Il lungo trasferimento sottoporrà i viaggiatori a una serie di gravi pericoli per la salute, dovuti alle radiazioni cosmiche e solari, e alla mancanza di gravità. Se la prima può indurre pericoli di modificazioni delle cellule che possono portare al cancro, o alla morte immediata in caso di una esplosione solare 1, la seconda comporterà, solo per citarne alcuni: decalcificazione ossea; atrofizzazione muscolare; problemi cardiocircolatori e visivi. Inoltre, non sono da sottovalutare i pericoli di natura psicologica che potrebbero emergere, pur in un equipaggio equilibrato, costretto a vivere per molti mesi in uno spazio ristretto, separati dal mortale spazio cosmico solo da pochi millimetri di acciaio.
Superato il viaggio, si dovrà poi impiantare una base semipermanente, che per le prime missioni sarà l’astronave stessa, ma che in seguito dovrà ampliarsi per far posto a nuovo personale e alle attrezzature necessarie a mantenere attivo l’insediamento. Che sia la Luna o Marte, la necessità di realizzare un ambiente protetto per ospitare e sostenere i prossimi esploratori, è quindi un'evidente necessità.

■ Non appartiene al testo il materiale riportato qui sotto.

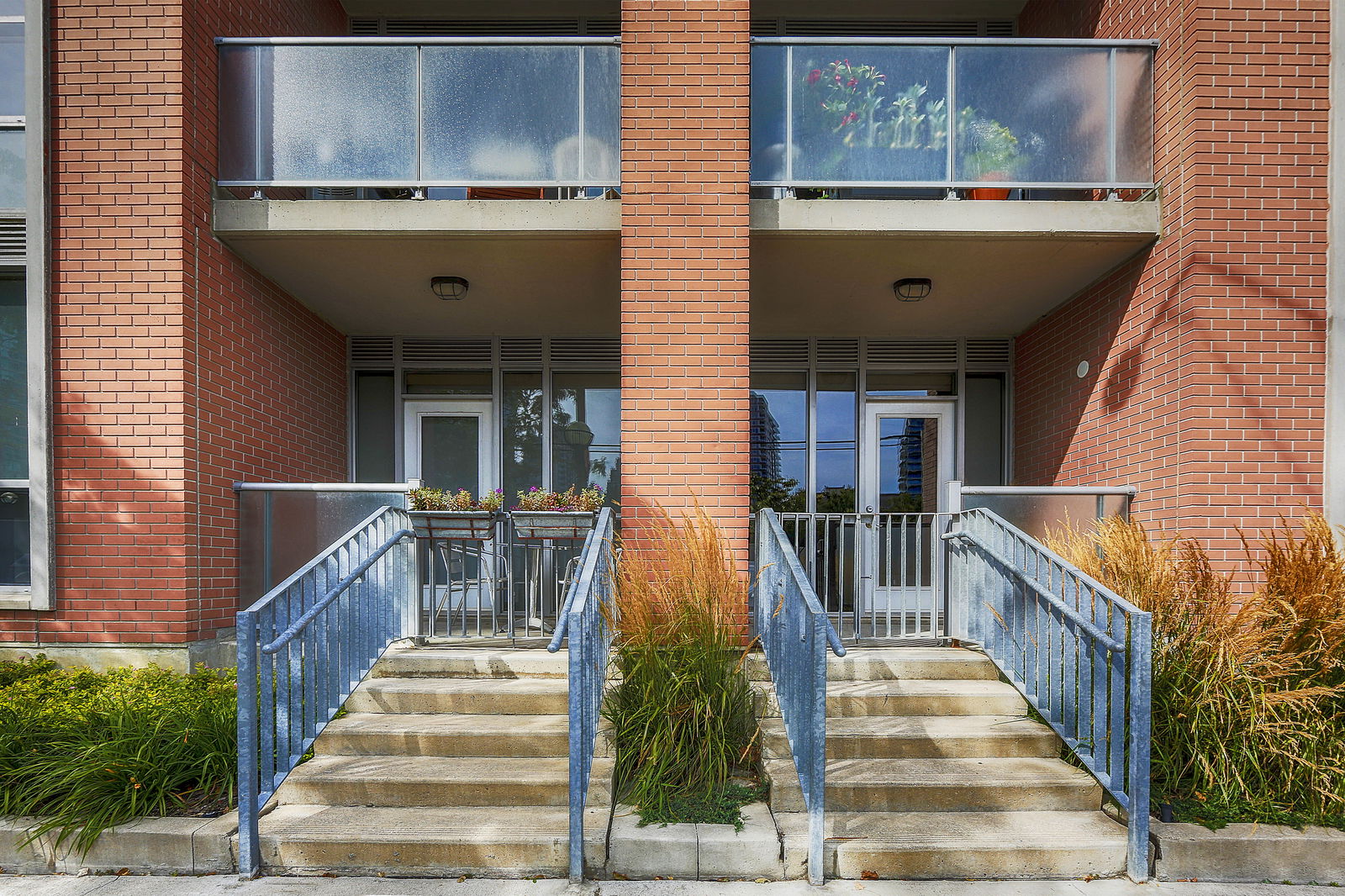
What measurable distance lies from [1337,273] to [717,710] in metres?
5.09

Come colonizzare un pianeta
Nel corso degli ultimi decenni, sono state esaminate numerose proposte di habitat e mezzi di trasporto. Di queste, alcune sono diventate realtà, come il Lunar Track e lo Small Pressurized Rover, costruiti della NASA fra il 2007 e il 2009 al Johnson Space Center di Houston, che saranno di grande utilità per lo sviluppo dei loro successori. Tuttavia, per quanto eccellenti, questi progetti sono inevitabilmente destinati a divenire rapidamente obsoleti, a seguito della rapida evoluzione tecnologica e informatica.

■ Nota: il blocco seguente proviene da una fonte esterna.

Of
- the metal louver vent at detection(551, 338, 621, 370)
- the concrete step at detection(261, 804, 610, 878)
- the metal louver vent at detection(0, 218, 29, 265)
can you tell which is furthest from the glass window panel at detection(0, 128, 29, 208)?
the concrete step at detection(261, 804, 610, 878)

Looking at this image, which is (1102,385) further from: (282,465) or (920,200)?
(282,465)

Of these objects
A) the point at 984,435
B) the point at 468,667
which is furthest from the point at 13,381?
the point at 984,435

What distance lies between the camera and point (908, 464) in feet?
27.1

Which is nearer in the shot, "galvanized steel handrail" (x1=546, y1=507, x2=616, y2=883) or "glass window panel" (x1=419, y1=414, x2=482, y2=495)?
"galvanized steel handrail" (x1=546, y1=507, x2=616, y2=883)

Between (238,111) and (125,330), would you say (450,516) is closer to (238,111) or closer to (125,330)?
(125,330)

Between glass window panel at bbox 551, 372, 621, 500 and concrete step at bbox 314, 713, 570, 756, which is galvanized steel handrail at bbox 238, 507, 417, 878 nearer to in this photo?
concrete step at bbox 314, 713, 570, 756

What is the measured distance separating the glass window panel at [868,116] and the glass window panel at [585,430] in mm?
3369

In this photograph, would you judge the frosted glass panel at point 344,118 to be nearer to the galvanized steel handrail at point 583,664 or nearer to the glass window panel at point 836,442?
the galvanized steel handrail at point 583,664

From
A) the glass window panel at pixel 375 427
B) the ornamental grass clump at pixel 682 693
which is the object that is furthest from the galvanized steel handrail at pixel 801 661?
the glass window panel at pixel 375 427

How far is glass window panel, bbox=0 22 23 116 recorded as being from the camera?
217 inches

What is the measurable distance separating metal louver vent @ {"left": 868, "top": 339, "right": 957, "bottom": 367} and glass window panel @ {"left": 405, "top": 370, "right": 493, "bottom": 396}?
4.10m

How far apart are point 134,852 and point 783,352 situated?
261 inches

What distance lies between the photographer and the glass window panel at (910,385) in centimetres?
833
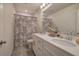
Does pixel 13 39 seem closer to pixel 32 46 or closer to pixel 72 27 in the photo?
pixel 32 46

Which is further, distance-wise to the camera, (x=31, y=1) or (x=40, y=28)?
(x=40, y=28)

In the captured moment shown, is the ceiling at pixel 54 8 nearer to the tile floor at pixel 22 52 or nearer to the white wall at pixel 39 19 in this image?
the white wall at pixel 39 19

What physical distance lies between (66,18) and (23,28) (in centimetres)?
83

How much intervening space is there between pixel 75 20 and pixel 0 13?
132 cm

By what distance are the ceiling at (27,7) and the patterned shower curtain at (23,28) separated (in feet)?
0.37

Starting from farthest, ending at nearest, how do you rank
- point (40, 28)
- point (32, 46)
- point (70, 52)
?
point (32, 46) → point (40, 28) → point (70, 52)

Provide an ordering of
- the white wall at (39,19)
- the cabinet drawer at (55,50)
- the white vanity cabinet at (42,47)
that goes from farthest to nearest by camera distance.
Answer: the white wall at (39,19) → the white vanity cabinet at (42,47) → the cabinet drawer at (55,50)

Un progresso talmente veloce, che rende impossibile descrivere oggi cosa sarà disponibile fra venti o trent'anni, quando si partirà per Marte. Possiamo solo intravedere ciò che sarà, e non dovremo aspettare molto, solo pochi anni a venire. Realtà aumentata, intelligenza artificiale, robotica e chissà cos'altro, assumeranno posizioni dominanti e inimmaginabili, sollevando gli utilizzatori umani, da moltissime preoccupazioni, nella speranza che siano utilizzate al solo scopo di rendere migliore la vita sul nostro pianeta, che nel 2030 dovrà reggere in modo sostenibile più di dieci miliardi di persone.

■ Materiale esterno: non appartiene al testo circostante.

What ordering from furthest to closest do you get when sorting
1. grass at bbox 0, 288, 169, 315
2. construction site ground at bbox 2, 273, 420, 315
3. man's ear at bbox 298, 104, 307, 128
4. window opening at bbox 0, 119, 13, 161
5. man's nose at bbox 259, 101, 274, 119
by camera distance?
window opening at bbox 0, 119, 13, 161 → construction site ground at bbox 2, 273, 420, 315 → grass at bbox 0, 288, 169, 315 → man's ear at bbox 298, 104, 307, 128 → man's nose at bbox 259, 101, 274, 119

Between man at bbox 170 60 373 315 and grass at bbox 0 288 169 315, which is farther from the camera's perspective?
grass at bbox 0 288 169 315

Ci sono visionari che sostengono la realizzazione di colonie marziane, per dare nuovi spazi all'imponente incremento demografico in atto sul nostro pianeta. Una crescita che potrebbe mettere in difficoltà la sua stessa sostenibilità, se non si prenderanno immediati provvedimenti a iniziare dal contenimento del cambiamento climatico. La colonizzazione di Marte, però, non è detto che sia la soluzione, né sarà una passeggiata realizzarla.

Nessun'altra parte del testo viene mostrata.